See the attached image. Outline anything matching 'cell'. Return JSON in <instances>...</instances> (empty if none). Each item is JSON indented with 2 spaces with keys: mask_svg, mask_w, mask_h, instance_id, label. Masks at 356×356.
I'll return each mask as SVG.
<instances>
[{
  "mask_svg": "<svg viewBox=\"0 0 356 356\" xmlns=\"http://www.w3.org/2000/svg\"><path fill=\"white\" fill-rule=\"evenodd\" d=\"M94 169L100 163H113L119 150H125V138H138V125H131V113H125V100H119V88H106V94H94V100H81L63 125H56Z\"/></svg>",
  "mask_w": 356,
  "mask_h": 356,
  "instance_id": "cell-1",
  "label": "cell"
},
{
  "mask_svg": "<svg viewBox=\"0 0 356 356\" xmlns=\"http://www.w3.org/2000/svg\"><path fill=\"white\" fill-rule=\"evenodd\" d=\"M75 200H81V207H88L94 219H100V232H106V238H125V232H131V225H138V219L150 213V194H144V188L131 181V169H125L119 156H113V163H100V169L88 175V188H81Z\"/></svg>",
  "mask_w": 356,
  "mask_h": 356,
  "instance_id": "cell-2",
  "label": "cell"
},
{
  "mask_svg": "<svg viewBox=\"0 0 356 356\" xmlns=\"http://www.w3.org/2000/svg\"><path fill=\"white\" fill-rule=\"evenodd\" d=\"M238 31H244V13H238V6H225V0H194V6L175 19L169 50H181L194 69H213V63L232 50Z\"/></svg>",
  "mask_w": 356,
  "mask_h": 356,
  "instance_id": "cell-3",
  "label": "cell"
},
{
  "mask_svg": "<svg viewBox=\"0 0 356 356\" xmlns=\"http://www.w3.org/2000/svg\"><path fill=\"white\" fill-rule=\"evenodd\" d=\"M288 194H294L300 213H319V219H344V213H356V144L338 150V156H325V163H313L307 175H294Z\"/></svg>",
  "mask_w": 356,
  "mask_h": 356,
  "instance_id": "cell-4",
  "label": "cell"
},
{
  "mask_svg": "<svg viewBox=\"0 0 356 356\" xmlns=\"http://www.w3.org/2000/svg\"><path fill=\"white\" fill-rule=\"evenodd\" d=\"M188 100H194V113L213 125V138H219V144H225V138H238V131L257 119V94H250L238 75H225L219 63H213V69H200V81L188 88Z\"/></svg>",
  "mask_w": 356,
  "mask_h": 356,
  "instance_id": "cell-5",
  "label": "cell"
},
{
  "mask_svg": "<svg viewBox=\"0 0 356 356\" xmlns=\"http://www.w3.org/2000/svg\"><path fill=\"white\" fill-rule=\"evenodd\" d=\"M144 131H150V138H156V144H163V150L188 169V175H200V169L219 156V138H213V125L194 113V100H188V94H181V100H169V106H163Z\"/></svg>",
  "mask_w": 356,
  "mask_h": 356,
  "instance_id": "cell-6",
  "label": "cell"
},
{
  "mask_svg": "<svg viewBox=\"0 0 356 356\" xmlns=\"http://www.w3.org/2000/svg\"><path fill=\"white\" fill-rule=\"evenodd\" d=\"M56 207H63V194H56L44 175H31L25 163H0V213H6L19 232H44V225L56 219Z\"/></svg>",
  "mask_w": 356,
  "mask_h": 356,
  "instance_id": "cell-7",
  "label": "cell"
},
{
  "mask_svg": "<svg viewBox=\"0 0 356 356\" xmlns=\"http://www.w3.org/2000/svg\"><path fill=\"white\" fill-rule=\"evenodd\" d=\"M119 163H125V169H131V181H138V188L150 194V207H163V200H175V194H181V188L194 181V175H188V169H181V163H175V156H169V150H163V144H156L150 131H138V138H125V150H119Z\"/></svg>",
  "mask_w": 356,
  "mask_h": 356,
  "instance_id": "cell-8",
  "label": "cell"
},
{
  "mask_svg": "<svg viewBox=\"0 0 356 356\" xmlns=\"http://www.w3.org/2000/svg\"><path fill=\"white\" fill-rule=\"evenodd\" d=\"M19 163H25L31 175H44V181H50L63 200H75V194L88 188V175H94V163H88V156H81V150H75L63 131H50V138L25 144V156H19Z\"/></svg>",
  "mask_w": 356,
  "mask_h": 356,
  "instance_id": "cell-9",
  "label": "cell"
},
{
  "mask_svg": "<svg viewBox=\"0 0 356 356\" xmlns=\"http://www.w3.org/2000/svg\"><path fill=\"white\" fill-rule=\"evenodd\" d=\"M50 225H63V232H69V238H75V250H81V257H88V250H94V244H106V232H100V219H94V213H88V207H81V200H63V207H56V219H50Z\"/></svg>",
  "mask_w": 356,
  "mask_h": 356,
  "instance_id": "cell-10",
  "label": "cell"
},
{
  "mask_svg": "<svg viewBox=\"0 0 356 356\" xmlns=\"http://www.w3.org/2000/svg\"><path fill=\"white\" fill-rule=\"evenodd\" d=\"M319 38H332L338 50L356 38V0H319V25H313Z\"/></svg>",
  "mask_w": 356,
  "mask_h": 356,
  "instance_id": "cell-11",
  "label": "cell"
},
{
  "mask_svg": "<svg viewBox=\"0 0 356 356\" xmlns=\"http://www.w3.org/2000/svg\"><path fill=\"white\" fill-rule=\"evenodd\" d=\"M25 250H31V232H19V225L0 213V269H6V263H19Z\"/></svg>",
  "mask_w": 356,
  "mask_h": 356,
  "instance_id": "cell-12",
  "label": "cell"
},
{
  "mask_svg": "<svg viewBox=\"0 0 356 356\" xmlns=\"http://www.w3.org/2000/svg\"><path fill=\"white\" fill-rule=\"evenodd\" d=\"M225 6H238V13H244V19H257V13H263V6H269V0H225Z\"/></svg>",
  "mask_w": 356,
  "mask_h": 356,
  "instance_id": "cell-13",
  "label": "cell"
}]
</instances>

_Problem description:_ Please format everything from the start of the listing down to and including the line containing "I'll return each mask as SVG." as a JSON list of strings, one string per line, with blank lines left out.

_Response to the exercise:_
[
  "See the attached image. Outline anything matching 'cell'. Return JSON in <instances>...</instances> (empty if none). Each item is JSON indented with 2 spaces with keys: mask_svg, mask_w, mask_h, instance_id, label. Masks at 356×356.",
  "I'll return each mask as SVG."
]